11 U.S.C. Sec. 547(c)(2) (1982).
Whether a payment is made in the ordinary course of business and according to ordinary business terms is a factual determination which should not be set aside unless clearly erroneous. In re Fulghum Const. Corp., 872 F.2d 739, 742 (6th Cir.1989). The Fulghum court determined that section 547(c)(2) was intended to "protect recurring, customary credit transactions which are incurred and paid in the ordinary course of business of the debtor and the transferee." Id. at 743 (citation omitted). Because there is no readily applicable test of what constitutes an "ordinary course of business," this court must engage in a factual analysis of "the business practices which were unique to the particular parties under consideration ..." Id.
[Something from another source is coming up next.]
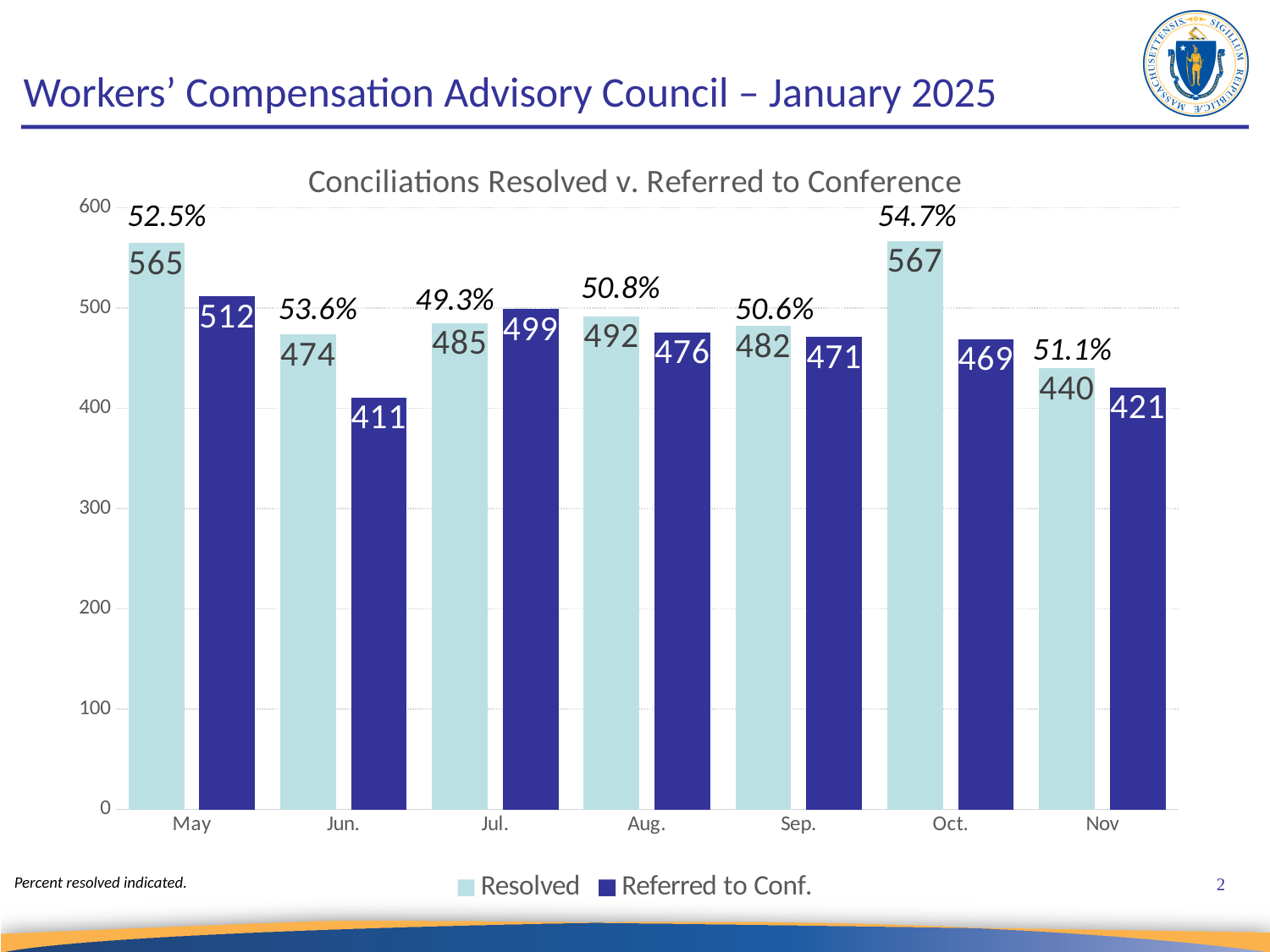
What is the difference between the Resolved and Referred to Conf. values for Jun.? 63 How many months are shown on the x axis? 7 Is the Referred to Conf. value for Nov greater or less than 500? less What is the Referred to Conf. value for Jun.? 411 What kind of chart is shown? bar chart What percent resolved is indicated for Oct.? 54.7% What is the Resolved value for May? 565 Which month has the lowest Referred to Conf. value? Jun. Which month has the highest Resolved value? Oct. Which is larger for Jul., the Resolved value or the Referred to Conf. value? Referred to Conf. How many series does the legend list? 2 What is the title of the chart? Conciliations Resolved v. Referred to Conference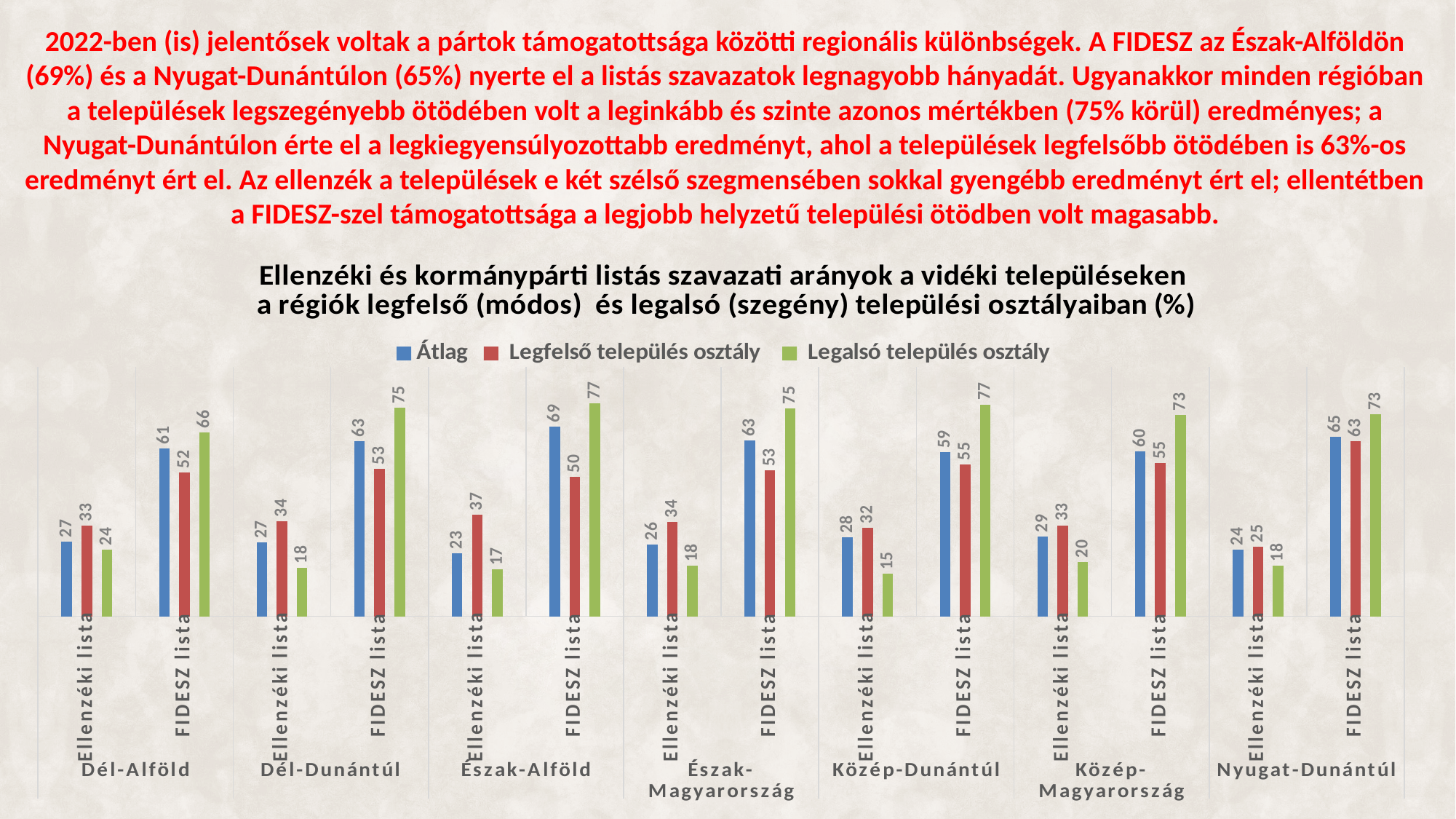
Which region has the highest Legalsó település osztály value for the Ellenzéki lista? Dél-Alföld How many regions are shown on the x axis? 7 What is the difference between the Legalsó and Legfelső település osztály values for the FIDESZ lista in Észak-Alföld? 27 What is the Átlag value for the Ellenzéki lista in Közép-Magyarország? 29 What is the Legalsó település osztály value for the Ellenzéki lista in Közép-Dunántúl? 15 What is the Legfelső település osztály value for the FIDESZ lista in Nyugat-Dunántúl? 63 Which region has the lowest Átlag value for the Ellenzéki lista? Észak-Alföld For the FIDESZ lista in Dél-Alföld, which is larger: the Átlag value or the Legfelső település osztály value? Átlag What kind of chart is shown on the slide? Bar chart How many series does the legend list? 3 What is the Átlag value for the FIDESZ lista in Észak-Alföld? 69 What colour are the bars for the Legalsó település osztály series? Green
In considering which transactions are ordinary, courts examine several factors, including timing, the amount and manner a transaction was paid and the circumstances under which the transfer was made. In re White, 58 B.R. 266 (Bankr.E.D.Tenn.1986). Thus, "[e]ven if the debtor's business transactions were irregular, they may be considered 'ordinary' for purposes of 547(c)(2) if those transactions were consistent with the course of dealings between the particular parties." Fulghum, 872 F.2d at 743 (citing In re White, 58 B.R. at 270). The Fulghum court did acknowledge that courts "might" be required to examine the industry standards in addition to the parties' prior dealings. Id. at 743, n. 2. Although there was no need to examine industry practices in Fulghum, in the instant case, industry practices are directly implicated.
Although the courts below did rely on an improper legal standard to determine that the payments were outside the ordinary course of business as a matter of law, the courts did examine the facts involved in this case. The bankruptcy court determined that late payments were the ordinary practice between the debtor (Yurika) and the creditor (UPS). The court indicated that 87% of Yurika's payments were made after the period specified in the bills, and more than half after twice the period of seven days specified. The district court affirmed the decision of the bankruptcy court, noting the bankruptcy court's finding that the late "payments were made in the ordinary course of business between the parties." J.App. at 9.
We conclude that substantial evidence supports the lower courts' finding that late payments were the ordinary course of dealing between the parties. In addition, our examination of the facts indicates that for many years, 82% of carriers in the industry had not followed the credit limitation set out in the regulation and invoice terms. Thus, since the payments were in the ordinary course of business, they were not avoidable by the trustee.
For the foregoing reasons, we REVERSE the decisions of the bankruptcy court and the district court to the extent that they held that the ICC statute and regulations compel a per se conclusion that late payment for freight charges must be considered outside the usual and ordinary course of business. We REMAND for entry of a judgment consistent with our affirmance of the factual finding that the late payments at issue constituted the ordinary practice between the parties.